Dosen Pengampu: Pror. Dr. Burhan Nurgiyantoro

Disusun oleh:

Fathul Hidayati (09201244054)

PRODI PENDIDIKAN BAHASA DAN SASTRA INDONESIA

FAKULTAS BAHASA DAN SENI

UNIVERSITAS NEGERI YOGYAKARTA

2011
Nilai dan Amanah Yang Terkandung Dalam Novel Sang Pemimpi

Amanat pada dasarnya merupakan pesan yang ingin disampaikan pengarang kepada
pembaca atau penonton (Wiyatmi, 2009: 49).
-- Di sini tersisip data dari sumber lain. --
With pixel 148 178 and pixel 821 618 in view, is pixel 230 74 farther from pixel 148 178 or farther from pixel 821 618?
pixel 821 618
Moral merupakan sesuatu yang ingin disampaikan oleh pengarang kepada pembaca,
merupakan makna yang terkandung dalam sebuah karya, makna yang disarankan lewat
cerita (Via, Nurgiantoro, 2010: 320).

Setiap karya sastra pasti memiliki sebuah pesan dan nilai dalam cerita. Sebuah cerita
dibuat melalui pengalaman hidup yang diberi daya khayal. Di mana memberikan
pelajaran yang bernilai di dalamnya. Pengarang menciptakan sebuah cerita tidak hanya
asal menuangkan tulisan saja. Namun membutuhkan pemikiran yang lama. Amanat
dan nilai yang terkandung dalam cerita menjadikan sebuah pelajaran bagi semua
pembaca.

Pada setiap karya sastra dan pengarang memiliki nilai pesan tersendiri. Dengan nilai
tersebut pembaca dapat menerapkan tindakan yang positif dan menjauhi tindakan yang
negative. Secara tidak langsung amanat yang ada dalam karya sastra tersebut memberi
pelajaran pada pembaca. Dalam novel Sang Pemimpi banyak mengandung nilai
pendidikan. Di mana Arai dan Ikal berjuang demi mewujudkan mimpinya untuk dapat
menginjakkan kaki ke altar suci almamater Sorbonne dan menjelajahi Eropa sampai ke
Afrika.

Perjuangan anak Belitong yang ingin tetap bersekolah menuntut ilmu. Walau mereka
harus berpisah dengan keluarganya agar dapat terus bersekolah demi impiannya
terwujud. Terlihat pada kutipan berikut.

Karena di kampung kami tidak ada SMA, setelah tamat SMP, aku, Arai, dan
Jimbron merantau ke Magai untuk sekolah di SMA negeri.....(Sang Pemimpi,
2009: 55).
Mereka berani bermimpi setelah Pak Balia mengatakan sesuatu yang menghujam hati
Arai. Mimpi-mimpi yang mustahil untuk dapat mencapainya. Sejak itu semangat Arai
makin bertambah. Aria bertekad akan menjadi salah satu orang yang bisa
menginjakkan kaki di sana. Pak Balia mengatakan:

Setiap peristiwa di jagad raya ini adalah potongan mozaik. Terserak di sana-sini,
tersebar dalam rentang waktu dan ruang. Namun, perlahan potongan itu akan
bersatu membentuk bak montase Antoni Gaudi. Mozaik-mozaik itu akan
membangun siapa dirimu dewasa nanti. Lalu, apa pun yang kaukerjakan dalam
hidupmu akan bergema dalam keabadian (Sang Pemimpi, 2009: 60).
Jelajahi kemegahan Eropa sampai ke Afrika. Temukan berliannya budaya sampai
ke Prancis. Langkahkan kakimu di atas altar suci almamater terhebat tiada tara:
Sorbonne. Ikutilah jejak Sartre, Louis Pasteur, sastra , dan seni hingga mengubah
peradaban! (Sang Pemimpi, 2009: 61).
Kerja keras yang telah mereka lakukan sebelumnya bersama dengan Jimbron. Dalam
meraih mimpinya bersama-sama menginjakkan kaki ke altar suci almamater Sorbonne
dan menjelajahi Eropa sampai ke Afrika. Arai, Ikal, dan Jimbron tidak pernah merasa
lelah dalam bekerja dari subuh hingga malam hari. Mereka kerjakan dengan hati yang
senang demi mewujudkan mimpinya. Walau kadang mereka merasa lelah tapi, apa
yang mereka cita-citakan tidak pernah mereka padam.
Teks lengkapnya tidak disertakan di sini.